Reduzir o consumo de energia. Mais do que utopia, uma
necessidade e possibilidade
Há uma “cultura” em
que é mais fácil e vantajoso construir uma nova hidrelétrica do que aprimorar a
eficiência daquelas já existentes. Reduzir o consumo de energia é uma palavra
de ordem que causa pânico nas distribuidoras de energia. Para o mercado, falar
em economia de energia é um tabu em que não se pode tocar.
“Nem o governo, nem
as autoridades do setor energético, nem os responsáveis pela administração do
setor elétrico brasileiro, nem os distribuidores falam uma só palavra sobre
economia de energia, racionalização do gasto de energia, eficiência,
manutenção, modernização. Só a obra nova parece interessar e ser capaz de gerar
energia no Brasil”, critica Heitor Scalambrini Costa http://www.ecodebate.com.br/?s=Heitor+Scalambrini+Costa
, professor da Universidade Federal do Pernambuco (UFPE), em entrevista
especial por e-mail, à IHU On-Line.
Entretanto, o tempo
presente, de crise ecológica, de que a crise energética é um componente entre
outros, requer de nós a capacidade de colocar sobre a mesa temas não muito
populares. Embora tenhamos muito claro onde queremos chegar, no caso o
“decrescimento”, proposta de sociedade que não deixa de ser revolucionária,
como constata o economista francês Serge Latouche, o programa para chegar a ela
é necessariamente reformista.
Nesta perspectiva,
“alternativas como a repotenciação (modernização) das hidrelétricas já
existentes, melhorar a eficiência e conservação de energia, utilizar o aquecimento
de água com energia solar para substituição dos chuveiros elétricos, dentre
outras medidas, seriam suficientes para ofertar a energia elétrica necessária
ao País, sem a necessidade de realizar estas grandes obras”, acredita Heitor
Scalambrini Costa. Estas grandes obras “desnecessárias” a que Costa se refere
são as usinas hidrelétricas no Rio Madeira e no Xingu, obras contempladas no
Programa de Aceleração do Crescimento (PAC).
“Com a eficiência
energética, o crescimento da oferta se dá em um ritmo mais lento. Se é possível
reduzir a quantidade de energia que alimenta o desperdício e o parque gerador
continua o mesmo, obviamente o restante pode ser disponibilizado para uma nova
demanda”, de acordo com Ricardo David, da Associação Brasileira das Empresas de
Serviços de Conservação de Energia (Abesco), o processo de eficiência deve
reduzir a necessidade de novas fontes e não substituí-las.
Um caminho possível,
portanto, diz respeito à busca de formas de aumentar a eficiência e a
conservação de energia, e de encontrar, na diversidade das fontes renováveis,
as múltiplas saídas para os problemas energéticos do país.

════════════════════

### Objetivo A
Indique se cada afirmação abaixo está de acordo com o trecho sobre economia de energia, respondendo sim ou não e citando as palavras do trecho que decidem a questão:
(i) As grandes obras que Heitor Scalambrini Costa considera desnecessárias são as usinas hidrelétricas no Rio Madeira e no Xingu.
(ii) Ricardo David é ligado à Universidade Federal do Pernambuco.
(iii) Segundo Ricardo David, o processo de eficiência deve substituir as novas fontes de energia.
### Objetivo B
Reúna todas as linhas das entradas em que aparece a palavra "nearer".

### Entradas
════════════════════

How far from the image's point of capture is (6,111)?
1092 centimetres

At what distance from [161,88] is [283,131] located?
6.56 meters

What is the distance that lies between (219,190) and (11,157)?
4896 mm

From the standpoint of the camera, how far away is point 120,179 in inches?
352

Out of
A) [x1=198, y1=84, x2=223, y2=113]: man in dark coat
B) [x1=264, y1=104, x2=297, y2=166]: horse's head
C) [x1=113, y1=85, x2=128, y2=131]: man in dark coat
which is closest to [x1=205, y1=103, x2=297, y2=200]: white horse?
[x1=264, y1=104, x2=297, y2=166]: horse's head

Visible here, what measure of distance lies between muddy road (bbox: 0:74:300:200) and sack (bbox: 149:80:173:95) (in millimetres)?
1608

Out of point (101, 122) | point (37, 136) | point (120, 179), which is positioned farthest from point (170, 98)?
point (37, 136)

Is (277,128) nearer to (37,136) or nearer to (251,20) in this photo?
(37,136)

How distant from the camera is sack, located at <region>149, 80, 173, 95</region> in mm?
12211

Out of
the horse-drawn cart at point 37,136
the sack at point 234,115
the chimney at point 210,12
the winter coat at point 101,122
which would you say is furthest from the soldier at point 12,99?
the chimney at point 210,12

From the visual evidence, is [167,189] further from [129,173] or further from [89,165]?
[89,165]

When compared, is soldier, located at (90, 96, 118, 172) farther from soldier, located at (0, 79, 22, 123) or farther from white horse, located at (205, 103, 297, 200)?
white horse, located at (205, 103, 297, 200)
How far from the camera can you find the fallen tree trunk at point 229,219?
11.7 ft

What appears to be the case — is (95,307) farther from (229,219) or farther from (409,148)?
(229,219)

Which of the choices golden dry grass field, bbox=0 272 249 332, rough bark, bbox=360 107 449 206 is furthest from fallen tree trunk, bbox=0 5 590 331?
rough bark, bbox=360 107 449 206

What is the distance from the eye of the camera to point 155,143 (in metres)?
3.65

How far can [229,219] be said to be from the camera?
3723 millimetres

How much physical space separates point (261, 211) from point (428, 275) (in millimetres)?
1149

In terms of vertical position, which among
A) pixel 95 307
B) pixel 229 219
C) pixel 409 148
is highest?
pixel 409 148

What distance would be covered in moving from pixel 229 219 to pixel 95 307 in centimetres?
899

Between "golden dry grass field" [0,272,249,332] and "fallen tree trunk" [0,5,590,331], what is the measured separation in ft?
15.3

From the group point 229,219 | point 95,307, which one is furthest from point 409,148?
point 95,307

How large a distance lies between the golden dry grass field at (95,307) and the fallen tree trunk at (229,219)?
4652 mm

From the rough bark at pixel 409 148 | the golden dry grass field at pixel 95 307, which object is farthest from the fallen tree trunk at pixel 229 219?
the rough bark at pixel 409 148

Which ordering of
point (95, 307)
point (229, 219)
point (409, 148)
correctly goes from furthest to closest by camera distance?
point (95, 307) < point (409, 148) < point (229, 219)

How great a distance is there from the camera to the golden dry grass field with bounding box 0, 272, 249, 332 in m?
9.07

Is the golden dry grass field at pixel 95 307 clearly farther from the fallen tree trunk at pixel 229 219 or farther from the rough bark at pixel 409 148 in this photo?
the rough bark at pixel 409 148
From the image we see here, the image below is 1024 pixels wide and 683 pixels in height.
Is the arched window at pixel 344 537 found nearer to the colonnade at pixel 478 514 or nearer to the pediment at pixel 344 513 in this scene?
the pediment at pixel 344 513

════════════════════

### Resposta A
(i) Sim: "Estas grandes obras “desnecessárias” a que Costa se refere são as usinas hidrelétricas no Rio Madeira e no Xingu"
(ii) Não: "Ricardo David, da Associação Brasileira das Empresas de Serviços de Conservação de Energia (Abesco)"
(iii) Não: "o processo de eficiência deve reduzir a necessidade de novas fontes e não substituí-las"

### Resposta B
Is (277,128) nearer to (37,136) or nearer to (251,20) in this photo?
Is the arched window at pixel 344 537 found nearer to the colonnade at pixel 478 514 or nearer to the pediment at pixel 344 513 in this scene?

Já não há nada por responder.